### Work request
Write each line out exactly, from the one containing "Projekty Domow Jednorodzinnych" through the final line of the data, and keep pictures out of the copy.

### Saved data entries
--

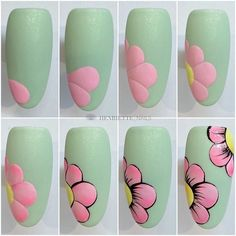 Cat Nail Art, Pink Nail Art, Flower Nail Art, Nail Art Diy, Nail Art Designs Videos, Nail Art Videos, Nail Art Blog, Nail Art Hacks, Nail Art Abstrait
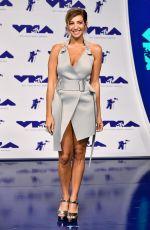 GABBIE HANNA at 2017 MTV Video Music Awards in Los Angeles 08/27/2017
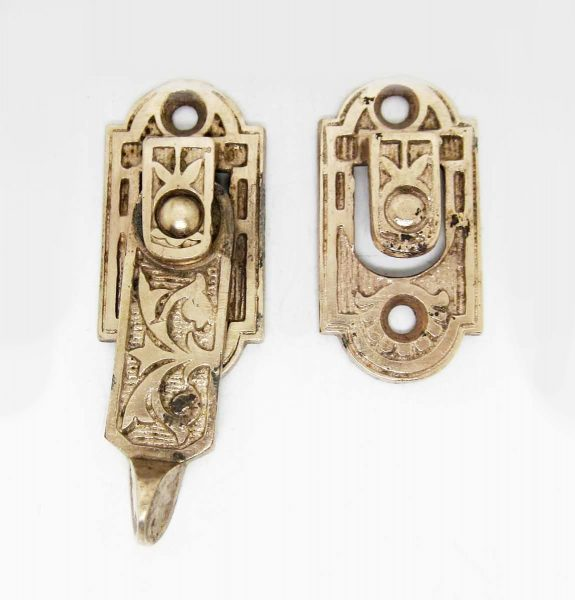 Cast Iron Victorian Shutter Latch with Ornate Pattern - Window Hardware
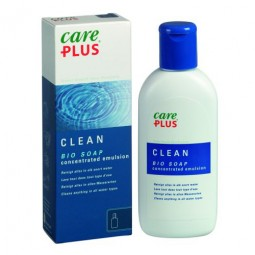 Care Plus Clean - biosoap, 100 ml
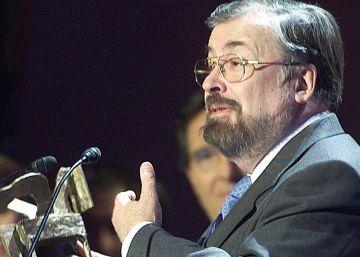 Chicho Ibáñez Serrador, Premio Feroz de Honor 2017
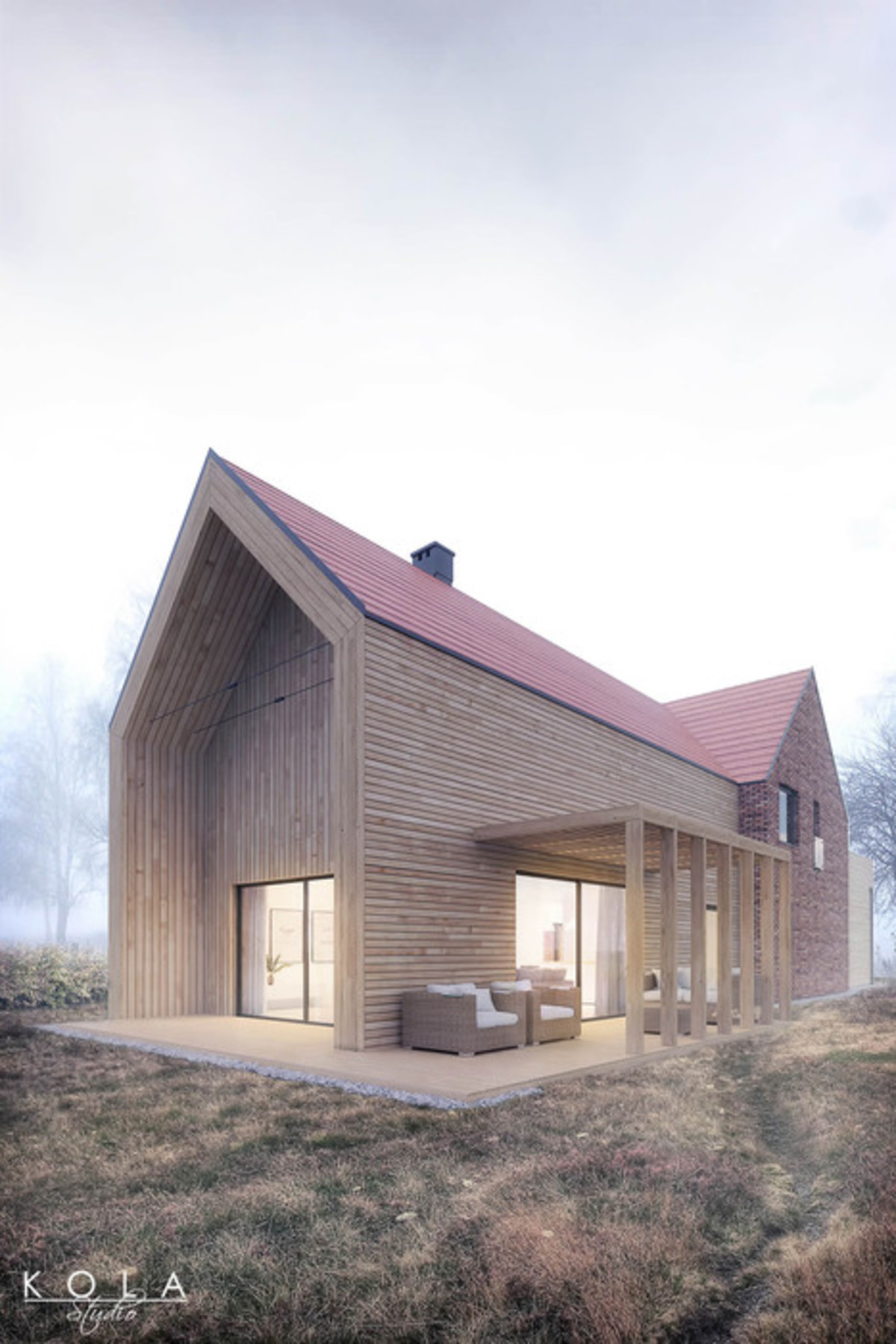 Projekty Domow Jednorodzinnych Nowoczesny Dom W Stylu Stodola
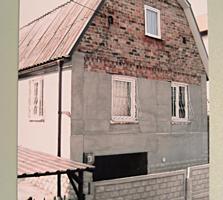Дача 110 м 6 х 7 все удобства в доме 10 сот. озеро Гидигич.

--

### Answer box
 Projekty Domow Jednorodzinnych Nowoczesny Dom W Stylu Stodola
Дача 110 м 6 х 7 все удобства в доме 10 сот. озеро Гидигич.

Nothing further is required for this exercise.